Problem to solve
Work out how many lines in the following entries contain the string "sucrose", and write only that number.

The data
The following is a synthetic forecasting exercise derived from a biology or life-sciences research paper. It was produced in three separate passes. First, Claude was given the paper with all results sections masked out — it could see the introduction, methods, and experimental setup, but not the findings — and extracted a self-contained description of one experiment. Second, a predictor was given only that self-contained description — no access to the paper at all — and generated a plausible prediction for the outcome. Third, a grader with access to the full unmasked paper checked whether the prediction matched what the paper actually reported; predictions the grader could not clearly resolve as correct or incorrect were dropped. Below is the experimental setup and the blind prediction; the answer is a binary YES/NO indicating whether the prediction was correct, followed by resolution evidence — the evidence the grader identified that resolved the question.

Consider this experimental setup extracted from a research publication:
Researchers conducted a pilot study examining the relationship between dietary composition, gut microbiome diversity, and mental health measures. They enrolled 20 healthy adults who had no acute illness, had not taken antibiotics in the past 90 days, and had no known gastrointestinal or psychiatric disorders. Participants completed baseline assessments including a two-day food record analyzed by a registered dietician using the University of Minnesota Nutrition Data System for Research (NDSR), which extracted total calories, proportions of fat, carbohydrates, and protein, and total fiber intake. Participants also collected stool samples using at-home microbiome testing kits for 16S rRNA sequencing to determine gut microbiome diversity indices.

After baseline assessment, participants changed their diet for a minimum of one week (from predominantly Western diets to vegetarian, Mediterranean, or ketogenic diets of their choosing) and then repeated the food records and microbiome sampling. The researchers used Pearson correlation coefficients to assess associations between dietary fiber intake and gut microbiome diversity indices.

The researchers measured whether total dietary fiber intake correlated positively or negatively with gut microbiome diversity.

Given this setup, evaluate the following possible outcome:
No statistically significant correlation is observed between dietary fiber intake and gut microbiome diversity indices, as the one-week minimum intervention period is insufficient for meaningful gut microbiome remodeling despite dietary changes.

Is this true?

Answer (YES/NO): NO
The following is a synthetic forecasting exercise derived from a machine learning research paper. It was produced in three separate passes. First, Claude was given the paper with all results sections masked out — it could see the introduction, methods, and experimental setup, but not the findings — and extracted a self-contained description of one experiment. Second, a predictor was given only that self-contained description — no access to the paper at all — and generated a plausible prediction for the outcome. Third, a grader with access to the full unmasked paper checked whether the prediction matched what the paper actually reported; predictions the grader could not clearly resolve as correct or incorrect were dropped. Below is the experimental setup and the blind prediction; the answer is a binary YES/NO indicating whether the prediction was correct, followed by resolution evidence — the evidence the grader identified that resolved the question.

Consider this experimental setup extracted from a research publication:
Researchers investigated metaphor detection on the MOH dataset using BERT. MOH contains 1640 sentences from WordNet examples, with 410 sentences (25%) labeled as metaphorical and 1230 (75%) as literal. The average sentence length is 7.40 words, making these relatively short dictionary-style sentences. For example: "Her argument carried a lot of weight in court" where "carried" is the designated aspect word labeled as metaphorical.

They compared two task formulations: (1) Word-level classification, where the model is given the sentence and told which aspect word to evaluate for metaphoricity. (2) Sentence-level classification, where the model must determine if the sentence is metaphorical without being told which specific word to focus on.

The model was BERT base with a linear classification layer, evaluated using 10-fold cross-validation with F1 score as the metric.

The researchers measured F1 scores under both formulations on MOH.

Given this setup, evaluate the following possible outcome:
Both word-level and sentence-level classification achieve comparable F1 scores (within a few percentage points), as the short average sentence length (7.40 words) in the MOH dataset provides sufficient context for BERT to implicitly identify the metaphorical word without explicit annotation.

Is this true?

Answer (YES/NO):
...
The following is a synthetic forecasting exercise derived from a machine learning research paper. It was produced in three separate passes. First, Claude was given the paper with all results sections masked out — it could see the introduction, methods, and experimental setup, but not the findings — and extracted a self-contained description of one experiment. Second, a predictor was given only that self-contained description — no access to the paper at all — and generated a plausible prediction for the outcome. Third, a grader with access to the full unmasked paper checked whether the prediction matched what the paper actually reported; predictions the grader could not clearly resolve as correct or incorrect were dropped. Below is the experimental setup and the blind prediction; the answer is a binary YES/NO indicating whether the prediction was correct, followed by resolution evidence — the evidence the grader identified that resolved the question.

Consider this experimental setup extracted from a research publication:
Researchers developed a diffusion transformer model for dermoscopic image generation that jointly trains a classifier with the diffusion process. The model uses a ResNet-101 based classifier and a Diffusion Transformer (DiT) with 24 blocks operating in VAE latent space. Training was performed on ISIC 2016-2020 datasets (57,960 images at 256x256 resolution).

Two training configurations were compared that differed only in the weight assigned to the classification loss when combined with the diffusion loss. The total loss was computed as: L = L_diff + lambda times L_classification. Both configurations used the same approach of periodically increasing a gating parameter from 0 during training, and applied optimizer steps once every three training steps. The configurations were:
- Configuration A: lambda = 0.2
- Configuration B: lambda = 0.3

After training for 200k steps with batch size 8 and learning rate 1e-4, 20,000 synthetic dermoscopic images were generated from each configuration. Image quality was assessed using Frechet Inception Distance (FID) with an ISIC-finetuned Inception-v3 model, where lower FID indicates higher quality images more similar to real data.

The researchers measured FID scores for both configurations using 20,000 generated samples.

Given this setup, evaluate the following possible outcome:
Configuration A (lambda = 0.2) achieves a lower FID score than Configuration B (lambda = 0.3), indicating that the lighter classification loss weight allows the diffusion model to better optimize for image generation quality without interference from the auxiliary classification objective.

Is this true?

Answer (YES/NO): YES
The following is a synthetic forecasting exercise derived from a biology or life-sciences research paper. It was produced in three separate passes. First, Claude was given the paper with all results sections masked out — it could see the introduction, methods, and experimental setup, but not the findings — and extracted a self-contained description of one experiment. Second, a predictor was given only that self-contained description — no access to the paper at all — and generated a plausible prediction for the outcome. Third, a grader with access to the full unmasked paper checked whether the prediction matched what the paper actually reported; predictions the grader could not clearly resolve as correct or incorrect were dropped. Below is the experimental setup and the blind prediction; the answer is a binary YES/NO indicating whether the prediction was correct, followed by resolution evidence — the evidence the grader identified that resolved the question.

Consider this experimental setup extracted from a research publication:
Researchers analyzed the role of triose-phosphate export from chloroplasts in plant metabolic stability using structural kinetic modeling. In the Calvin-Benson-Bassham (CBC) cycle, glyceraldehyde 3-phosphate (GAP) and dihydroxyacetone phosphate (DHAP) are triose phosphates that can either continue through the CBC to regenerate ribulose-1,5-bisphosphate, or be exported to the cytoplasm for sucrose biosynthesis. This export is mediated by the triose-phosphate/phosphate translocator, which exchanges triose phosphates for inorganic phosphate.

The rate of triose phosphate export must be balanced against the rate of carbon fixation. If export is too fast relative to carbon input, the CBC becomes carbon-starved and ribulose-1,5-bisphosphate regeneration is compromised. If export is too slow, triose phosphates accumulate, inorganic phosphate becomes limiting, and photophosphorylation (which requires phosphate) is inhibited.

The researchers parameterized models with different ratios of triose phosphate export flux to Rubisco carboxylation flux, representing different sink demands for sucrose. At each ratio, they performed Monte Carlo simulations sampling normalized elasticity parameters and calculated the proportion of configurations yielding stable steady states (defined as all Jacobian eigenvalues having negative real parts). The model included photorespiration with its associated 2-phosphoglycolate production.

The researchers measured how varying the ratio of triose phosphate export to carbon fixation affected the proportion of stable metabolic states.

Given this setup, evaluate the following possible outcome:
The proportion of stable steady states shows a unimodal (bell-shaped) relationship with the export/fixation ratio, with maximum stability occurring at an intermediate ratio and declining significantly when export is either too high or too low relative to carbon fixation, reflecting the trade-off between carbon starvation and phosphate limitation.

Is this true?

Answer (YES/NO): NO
==
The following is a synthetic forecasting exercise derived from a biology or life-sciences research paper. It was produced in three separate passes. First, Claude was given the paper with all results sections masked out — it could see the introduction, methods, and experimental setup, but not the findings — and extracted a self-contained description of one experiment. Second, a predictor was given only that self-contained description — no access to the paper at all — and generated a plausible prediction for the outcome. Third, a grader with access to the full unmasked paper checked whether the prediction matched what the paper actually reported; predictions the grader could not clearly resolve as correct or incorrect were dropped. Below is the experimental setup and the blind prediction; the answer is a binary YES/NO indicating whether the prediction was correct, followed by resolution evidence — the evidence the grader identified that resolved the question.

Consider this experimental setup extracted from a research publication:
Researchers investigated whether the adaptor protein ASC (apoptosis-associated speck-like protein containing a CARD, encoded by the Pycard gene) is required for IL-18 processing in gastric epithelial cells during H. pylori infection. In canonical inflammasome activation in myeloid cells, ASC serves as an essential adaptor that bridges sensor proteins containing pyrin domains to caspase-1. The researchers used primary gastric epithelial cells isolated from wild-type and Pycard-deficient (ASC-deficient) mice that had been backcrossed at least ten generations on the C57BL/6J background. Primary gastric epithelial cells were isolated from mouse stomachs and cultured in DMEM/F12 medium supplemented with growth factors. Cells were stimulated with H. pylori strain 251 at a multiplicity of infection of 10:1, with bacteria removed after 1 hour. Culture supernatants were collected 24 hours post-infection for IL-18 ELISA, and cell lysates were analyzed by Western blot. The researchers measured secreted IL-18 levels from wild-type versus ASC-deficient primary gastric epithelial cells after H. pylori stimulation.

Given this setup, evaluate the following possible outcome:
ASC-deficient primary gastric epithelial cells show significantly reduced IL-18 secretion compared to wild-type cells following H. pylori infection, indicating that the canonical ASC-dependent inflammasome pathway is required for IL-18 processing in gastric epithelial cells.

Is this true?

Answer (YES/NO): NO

Output of the exercise
2